Kubernetes Operators: Automating Complex Apps

Kubernetes manages containers well. But what about databases, message queues, and stateful applications? Operators encode operational knowledge into software.

What is an Operator?

An Operator is a Kubernetes controller that:

1. Watches custom resources (CRDs)
2. Reacts to changes
3. Manages complex applications automatically

It’s the operations runbook, encoded as software.

Why Operators?

Without Operators

Running PostgreSQL on Kubernetes:

• Create StatefulSet, PVC, Service
• Configure replication manually
• Handle failover yourself
• Manage backups via cron jobs
• Scale by editing YAML and praying

With an Operator

apiVersion: postgres-operator.crunchydata.com/v1beta1
kind: PostgresCluster
metadata:
  name: mydb
spec:
  postgresVersion: 14
  instances:
    - replicas: 3
  backup:
    pgbackrest:
      repos:
        - name: repo1
          schedules:
            full: "0 1 * * 0"

The operator handles replication, failover, backups, and scaling.

» **Short task A**
From the Kubernetes Operators text, extract the part that opens with the words containing "Kubernetes manages containers" and closes with "is an Operator?".
» **Short task B**
In the Kubernetes Operators text, which four tasks does the operator handle for the PostgreSQL cluster?
The items have nothing to do with this.

» **Supplied records**
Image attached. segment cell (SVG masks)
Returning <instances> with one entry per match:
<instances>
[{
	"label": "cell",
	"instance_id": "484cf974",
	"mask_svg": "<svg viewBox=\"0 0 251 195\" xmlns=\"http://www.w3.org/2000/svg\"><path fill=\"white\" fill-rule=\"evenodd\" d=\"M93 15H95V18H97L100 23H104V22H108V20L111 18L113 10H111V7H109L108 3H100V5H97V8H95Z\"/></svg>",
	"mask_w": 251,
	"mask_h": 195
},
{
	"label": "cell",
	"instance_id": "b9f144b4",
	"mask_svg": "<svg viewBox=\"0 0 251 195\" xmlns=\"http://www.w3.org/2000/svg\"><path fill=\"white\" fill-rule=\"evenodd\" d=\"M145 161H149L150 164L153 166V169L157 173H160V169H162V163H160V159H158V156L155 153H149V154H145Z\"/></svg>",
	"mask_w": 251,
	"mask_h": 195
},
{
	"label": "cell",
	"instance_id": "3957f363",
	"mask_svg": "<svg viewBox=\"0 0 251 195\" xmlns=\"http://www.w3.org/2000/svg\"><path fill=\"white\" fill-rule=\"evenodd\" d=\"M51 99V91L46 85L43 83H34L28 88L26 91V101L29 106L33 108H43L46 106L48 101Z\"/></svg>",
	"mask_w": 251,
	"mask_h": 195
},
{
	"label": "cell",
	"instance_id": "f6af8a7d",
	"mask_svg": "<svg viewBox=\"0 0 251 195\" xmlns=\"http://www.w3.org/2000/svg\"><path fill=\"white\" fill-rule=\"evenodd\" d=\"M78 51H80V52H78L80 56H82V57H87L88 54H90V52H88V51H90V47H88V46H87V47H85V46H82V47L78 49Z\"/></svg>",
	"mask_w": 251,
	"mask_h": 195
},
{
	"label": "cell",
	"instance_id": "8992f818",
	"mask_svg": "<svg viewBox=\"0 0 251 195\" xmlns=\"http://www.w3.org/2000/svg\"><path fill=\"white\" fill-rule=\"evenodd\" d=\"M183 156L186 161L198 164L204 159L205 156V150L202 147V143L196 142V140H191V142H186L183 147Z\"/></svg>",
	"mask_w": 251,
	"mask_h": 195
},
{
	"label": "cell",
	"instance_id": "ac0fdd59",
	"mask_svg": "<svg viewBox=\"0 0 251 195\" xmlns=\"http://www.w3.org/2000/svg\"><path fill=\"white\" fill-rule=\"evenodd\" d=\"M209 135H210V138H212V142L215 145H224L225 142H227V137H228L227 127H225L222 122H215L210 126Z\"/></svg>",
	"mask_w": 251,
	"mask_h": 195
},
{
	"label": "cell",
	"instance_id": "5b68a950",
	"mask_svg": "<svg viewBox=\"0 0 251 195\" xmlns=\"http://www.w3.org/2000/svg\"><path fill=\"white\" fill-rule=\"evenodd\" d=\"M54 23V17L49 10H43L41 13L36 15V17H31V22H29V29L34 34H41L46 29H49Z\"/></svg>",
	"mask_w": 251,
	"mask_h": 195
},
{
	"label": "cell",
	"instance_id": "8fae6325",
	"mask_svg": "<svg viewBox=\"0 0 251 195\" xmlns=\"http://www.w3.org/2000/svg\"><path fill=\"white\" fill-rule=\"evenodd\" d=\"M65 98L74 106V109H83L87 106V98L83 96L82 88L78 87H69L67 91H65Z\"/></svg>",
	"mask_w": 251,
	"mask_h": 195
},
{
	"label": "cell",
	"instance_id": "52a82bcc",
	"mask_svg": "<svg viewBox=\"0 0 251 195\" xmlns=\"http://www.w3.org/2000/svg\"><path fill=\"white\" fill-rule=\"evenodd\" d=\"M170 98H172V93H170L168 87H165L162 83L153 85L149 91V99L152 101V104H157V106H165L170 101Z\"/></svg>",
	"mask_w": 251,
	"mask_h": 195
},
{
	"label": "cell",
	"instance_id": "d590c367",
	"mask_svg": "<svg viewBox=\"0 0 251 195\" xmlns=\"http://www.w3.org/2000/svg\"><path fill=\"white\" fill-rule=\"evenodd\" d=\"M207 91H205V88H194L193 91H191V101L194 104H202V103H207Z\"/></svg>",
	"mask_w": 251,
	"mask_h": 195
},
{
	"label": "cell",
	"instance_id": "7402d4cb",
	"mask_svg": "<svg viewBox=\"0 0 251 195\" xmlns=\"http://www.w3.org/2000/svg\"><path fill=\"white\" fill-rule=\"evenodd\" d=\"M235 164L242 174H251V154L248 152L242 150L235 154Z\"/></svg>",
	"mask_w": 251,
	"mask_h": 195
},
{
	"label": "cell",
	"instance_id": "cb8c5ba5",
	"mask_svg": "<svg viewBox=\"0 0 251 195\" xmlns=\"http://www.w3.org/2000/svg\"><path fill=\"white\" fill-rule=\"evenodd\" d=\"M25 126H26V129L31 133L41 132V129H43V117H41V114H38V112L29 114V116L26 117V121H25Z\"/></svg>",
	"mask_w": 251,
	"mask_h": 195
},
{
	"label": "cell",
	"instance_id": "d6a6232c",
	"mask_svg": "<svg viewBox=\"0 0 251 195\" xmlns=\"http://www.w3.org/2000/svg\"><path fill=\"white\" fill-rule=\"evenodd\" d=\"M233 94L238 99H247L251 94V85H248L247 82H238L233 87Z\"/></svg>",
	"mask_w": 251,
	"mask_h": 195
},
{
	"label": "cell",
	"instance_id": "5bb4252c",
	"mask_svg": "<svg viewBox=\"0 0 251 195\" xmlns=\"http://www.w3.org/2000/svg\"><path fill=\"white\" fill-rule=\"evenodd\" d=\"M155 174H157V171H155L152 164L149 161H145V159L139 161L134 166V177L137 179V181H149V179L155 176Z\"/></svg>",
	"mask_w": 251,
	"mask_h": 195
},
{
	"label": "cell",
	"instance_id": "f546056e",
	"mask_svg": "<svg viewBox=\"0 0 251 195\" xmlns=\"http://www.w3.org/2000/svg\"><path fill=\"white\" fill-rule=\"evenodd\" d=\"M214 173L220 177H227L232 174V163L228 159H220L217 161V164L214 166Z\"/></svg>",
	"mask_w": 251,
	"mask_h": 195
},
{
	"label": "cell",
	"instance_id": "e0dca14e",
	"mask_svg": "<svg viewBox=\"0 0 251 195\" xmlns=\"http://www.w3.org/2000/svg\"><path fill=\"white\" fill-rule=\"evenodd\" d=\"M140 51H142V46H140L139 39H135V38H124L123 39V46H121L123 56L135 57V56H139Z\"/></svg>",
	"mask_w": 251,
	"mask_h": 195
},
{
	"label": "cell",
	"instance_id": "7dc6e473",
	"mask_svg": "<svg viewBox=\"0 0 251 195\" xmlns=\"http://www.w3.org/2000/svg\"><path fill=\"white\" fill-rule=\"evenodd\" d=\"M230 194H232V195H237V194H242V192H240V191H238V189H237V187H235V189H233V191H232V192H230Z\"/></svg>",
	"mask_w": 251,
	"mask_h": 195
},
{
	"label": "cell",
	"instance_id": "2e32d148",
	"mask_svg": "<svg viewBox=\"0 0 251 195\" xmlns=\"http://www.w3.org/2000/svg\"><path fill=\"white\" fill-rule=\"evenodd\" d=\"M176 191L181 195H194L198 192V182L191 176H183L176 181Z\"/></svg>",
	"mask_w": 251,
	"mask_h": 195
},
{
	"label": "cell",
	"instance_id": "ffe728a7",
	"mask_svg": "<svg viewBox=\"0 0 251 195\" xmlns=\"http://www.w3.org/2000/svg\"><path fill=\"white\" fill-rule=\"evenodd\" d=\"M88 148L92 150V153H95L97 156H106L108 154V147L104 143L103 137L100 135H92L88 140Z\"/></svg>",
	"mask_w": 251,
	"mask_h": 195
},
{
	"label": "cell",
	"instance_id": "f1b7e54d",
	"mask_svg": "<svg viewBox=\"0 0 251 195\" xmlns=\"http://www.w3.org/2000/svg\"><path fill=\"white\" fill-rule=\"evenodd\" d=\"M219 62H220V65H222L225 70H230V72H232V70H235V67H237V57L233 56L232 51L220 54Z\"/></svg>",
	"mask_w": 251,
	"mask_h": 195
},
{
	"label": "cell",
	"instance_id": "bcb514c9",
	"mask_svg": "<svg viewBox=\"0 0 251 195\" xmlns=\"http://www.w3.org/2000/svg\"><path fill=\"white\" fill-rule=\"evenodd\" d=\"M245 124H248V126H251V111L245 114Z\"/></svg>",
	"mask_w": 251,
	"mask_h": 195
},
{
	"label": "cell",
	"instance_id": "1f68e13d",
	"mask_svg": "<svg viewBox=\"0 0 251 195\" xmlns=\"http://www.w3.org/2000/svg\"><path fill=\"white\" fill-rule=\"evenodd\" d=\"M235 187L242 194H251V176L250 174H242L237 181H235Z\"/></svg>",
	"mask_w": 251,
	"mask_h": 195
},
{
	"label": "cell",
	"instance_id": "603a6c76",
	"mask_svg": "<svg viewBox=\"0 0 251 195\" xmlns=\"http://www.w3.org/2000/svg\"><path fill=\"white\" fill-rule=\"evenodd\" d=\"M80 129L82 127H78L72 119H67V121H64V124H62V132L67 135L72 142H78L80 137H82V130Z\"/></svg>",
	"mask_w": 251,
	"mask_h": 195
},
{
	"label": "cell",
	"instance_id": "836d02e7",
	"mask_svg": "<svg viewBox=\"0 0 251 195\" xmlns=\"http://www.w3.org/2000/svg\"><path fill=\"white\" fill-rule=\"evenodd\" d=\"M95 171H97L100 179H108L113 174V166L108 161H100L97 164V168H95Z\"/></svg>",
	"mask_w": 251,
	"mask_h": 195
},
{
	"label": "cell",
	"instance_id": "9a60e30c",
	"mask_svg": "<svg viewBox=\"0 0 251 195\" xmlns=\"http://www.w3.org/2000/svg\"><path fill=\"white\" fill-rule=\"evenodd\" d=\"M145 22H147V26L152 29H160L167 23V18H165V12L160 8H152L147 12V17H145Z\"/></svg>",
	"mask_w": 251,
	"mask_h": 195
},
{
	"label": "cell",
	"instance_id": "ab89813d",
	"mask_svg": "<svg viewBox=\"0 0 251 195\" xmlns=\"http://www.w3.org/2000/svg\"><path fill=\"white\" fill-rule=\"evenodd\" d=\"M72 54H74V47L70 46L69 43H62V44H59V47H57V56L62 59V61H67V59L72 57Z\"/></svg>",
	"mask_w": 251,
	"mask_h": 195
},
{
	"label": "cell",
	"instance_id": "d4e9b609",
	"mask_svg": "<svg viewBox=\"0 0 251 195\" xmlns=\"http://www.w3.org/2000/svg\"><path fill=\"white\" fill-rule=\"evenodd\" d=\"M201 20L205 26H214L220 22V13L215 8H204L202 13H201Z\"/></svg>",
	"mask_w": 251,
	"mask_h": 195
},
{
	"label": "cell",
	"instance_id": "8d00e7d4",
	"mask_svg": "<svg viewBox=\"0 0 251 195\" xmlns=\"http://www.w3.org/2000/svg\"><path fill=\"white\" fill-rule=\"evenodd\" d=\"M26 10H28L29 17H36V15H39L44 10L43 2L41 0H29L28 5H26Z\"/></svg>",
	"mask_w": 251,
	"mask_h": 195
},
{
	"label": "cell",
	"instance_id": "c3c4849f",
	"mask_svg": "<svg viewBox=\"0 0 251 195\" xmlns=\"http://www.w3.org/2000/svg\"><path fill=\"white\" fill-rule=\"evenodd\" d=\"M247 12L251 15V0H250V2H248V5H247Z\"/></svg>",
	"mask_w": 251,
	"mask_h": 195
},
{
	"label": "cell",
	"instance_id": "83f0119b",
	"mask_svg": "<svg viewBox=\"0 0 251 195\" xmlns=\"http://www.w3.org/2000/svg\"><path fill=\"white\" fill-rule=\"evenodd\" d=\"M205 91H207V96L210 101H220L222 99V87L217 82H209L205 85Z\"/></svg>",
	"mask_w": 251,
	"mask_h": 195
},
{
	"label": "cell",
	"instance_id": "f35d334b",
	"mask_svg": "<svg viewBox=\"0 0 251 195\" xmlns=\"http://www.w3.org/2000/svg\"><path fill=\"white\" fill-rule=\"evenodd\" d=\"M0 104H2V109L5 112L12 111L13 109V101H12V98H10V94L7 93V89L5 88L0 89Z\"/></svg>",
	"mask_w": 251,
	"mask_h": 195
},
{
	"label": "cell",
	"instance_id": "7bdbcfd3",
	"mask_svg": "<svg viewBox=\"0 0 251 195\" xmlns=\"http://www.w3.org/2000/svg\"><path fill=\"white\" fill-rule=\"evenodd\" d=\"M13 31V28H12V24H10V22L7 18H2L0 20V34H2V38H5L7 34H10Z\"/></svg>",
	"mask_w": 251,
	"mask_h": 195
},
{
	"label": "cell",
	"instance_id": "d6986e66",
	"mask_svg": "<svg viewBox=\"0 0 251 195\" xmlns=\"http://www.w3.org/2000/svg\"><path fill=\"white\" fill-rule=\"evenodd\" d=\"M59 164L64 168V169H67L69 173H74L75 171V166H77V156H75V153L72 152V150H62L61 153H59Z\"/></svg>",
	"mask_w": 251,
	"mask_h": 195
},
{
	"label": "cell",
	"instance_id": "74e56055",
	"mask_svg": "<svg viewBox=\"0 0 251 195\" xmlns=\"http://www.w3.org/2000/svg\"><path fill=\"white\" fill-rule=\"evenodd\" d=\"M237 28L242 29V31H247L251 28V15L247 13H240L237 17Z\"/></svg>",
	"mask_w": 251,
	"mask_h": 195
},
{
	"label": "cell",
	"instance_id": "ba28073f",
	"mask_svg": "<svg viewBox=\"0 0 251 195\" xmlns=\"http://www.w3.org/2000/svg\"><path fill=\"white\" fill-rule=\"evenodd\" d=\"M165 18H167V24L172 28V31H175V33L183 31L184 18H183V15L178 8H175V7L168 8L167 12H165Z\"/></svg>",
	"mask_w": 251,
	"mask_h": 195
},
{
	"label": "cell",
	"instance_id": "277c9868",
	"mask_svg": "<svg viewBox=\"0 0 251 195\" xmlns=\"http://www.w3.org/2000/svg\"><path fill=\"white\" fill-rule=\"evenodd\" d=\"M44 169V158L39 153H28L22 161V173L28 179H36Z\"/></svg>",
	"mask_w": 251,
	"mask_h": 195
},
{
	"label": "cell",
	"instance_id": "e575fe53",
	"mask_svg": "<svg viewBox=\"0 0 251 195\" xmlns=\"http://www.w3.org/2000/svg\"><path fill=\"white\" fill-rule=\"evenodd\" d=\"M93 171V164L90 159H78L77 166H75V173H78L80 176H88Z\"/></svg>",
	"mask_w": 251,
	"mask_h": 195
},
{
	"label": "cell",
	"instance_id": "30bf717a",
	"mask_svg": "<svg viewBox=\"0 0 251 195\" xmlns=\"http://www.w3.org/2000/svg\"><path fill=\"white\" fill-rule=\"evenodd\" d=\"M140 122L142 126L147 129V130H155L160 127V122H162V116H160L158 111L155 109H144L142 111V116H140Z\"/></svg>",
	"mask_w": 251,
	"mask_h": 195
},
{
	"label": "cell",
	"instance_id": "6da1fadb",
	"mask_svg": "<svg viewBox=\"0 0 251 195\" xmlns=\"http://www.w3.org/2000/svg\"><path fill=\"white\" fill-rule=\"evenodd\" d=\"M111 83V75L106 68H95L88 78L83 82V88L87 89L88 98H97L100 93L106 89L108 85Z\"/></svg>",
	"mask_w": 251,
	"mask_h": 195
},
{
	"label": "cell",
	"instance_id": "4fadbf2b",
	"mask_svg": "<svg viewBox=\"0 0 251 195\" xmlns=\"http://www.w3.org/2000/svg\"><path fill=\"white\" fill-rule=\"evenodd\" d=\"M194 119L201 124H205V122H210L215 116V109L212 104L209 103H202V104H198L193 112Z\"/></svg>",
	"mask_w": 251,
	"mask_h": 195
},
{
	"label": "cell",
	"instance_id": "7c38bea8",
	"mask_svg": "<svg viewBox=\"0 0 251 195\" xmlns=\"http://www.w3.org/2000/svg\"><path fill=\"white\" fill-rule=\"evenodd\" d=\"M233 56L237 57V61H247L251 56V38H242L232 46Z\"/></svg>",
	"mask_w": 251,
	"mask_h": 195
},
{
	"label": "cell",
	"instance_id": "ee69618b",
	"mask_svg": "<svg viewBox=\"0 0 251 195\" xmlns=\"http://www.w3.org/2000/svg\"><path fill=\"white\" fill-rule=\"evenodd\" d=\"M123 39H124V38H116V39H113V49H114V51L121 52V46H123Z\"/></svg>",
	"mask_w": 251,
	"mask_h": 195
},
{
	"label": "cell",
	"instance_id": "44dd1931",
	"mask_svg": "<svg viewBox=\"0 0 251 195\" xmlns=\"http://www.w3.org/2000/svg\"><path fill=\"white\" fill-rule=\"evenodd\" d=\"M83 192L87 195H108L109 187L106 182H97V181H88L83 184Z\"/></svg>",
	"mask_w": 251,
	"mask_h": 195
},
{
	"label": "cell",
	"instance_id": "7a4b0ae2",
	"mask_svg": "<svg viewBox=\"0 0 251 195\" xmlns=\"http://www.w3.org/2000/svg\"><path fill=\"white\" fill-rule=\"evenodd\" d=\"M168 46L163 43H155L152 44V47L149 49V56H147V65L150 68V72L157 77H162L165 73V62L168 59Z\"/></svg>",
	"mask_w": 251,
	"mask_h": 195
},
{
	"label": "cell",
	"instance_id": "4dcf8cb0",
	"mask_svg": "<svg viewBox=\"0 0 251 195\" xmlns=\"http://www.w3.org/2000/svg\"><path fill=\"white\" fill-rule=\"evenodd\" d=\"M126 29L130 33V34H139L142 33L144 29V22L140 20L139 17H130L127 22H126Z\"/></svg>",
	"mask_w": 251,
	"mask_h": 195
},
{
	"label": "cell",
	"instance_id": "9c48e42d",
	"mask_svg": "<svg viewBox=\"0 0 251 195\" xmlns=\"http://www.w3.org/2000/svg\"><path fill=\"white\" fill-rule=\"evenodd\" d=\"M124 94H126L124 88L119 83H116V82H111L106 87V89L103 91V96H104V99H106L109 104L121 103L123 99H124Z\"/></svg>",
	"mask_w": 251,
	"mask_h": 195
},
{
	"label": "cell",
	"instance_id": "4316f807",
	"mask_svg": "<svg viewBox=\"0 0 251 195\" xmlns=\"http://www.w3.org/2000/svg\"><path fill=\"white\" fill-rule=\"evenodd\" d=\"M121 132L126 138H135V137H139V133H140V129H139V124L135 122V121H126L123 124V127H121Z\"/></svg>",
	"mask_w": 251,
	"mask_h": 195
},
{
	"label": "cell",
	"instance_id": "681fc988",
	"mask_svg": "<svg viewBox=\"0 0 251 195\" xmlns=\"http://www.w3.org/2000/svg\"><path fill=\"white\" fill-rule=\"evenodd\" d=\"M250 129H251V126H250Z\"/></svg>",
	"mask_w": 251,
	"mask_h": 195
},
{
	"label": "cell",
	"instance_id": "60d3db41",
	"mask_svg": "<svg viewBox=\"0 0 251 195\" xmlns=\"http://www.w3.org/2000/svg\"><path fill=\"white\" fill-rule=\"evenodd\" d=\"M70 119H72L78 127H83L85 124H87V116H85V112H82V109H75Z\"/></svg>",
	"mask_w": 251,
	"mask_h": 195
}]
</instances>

» **Final result A**
Kubernetes manages containers well. But what about databases, message queues, and stateful applications? Operators encode operational knowledge into software.

What is an Operator?

» **Final result B**
Replication, failover, backups, and scaling.